**What you need to do**.
1. Print the stretch of the forum thread from "LucieLucie · 27/09/2017" through "the wrong somehow.", word for word.
2. According to LucieLucie's post in the forum thread, what has the man obtained by deception?

**Selected passage**.
As others have said, ghost him. No texts, social media, calls, emails. NOTHING. Just block him from everything. He deserves zero effort from you any more.

Artemisi · 27/09/2017 21:08

This all happened just earlier tonight. I'm in a state of shock tbh

OP posts:
Annelind · 27/09/2017 21:08

I don't know the guy - I am slapping him silly in my mind though! yeah yeah, I wouldn't do it IRL - and ghosting will be a big enough slap in the face for the piece of shit. Sleazing after a '19 year old' FFS, on top of being a bastard liar Angry

AngelaTwerkel · 27/09/2017 21:16

Poor you, I'm sorry it's been such a shock.

I agree with ghosting - a blow to his ego for sure.

LucieLucie · 27/09/2017 21:23

No wonder you’re in shock, you’re actually a victim of a type of fraud. He’s obtained regular sex from you by deception.

Not your fault and nothing you could have done differently would ever change a man like him.

Please block, ghost, whatever but don’t engage with him anymore. He’ll gaslight and make you out to be in the wrong somehow.

**Data block**.
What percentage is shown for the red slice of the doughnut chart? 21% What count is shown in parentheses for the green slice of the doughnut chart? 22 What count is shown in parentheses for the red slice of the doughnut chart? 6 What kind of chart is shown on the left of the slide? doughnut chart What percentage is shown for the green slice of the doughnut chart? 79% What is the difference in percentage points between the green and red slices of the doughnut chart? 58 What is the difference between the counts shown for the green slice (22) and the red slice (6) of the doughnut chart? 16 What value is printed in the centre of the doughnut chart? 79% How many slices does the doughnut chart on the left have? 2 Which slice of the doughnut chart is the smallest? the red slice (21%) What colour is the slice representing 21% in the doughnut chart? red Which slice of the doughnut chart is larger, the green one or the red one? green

**Answers to the tasks**.
1.
LucieLucie · 27/09/2017 21:23

No wonder you’re in shock, you’re actually a victim of a type of fraud. He’s obtained regular sex from you by deception.

Not your fault and nothing you could have done differently would ever change a man like him.

Please block, ghost, whatever but don’t engage with him anymore. He’ll gaslight and make you out to be in the wrong somehow.

2. Regular sex.